There has been much talk over the past year about single-chip radar and LiDAR solutions, as well as multi-chip solutions in advanced packaging. What wasn’t clear, though, was that radar can be scaled. Two chips are better than one, according to Hegde, and that can be used to improve resolution and speed of results, which means more data can be analyzed at the source than with analog systems.

“What we’re heading toward is cognitive radar,” said Hegde. “You want to determine the extent of the objects, so this also can go into other cognitive features in a car.”

All of these efforts are expected to drive down the cost of this technology at a rapid pace. With six radar systems in a car, that very quickly adds up to millions of these chips per year. Now the question is what else gets cut from the bill of materials as more of these technologies begin to follow classical scaling approaches.

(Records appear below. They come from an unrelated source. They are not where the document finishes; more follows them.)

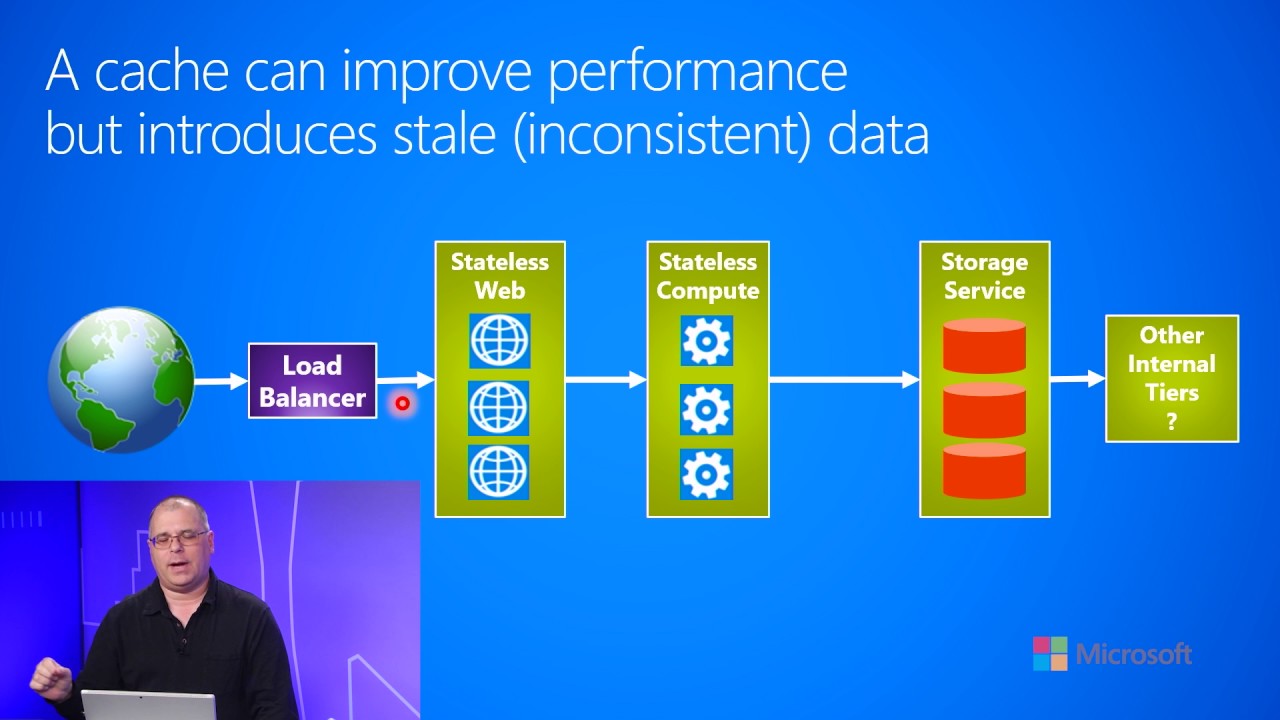 A cache can improve performance but introduces stale (inconsistent) data

Load Balancer

Stateless Web

Stateless Compute

Storage Service

Other Internal Tiers ?

Microsoft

Fig. 1: Radar can detect traffic as well as objects in the road, an accident, and a stalled car in the tunnel while traveling at highway speeds. Source: Uhnder

Radar has a storied history dating back to its development in the 1930s. At the outbreak of World War II, it was used to identify German bombers heading toward Great Britain in what became known as the Battle of Britain. Its use in the automotive sector is more recent, but it is only in the past few years that this effort has really kicked into high gear. There are multiple types of radar, ranging from Imec’s 140 GHz technology to imaging radar, which is used to generate 2D and 3D images. But the ability to put everything on a single chip is a big step forward, and it could have broad implications in coming years for how and where this technology is deployed.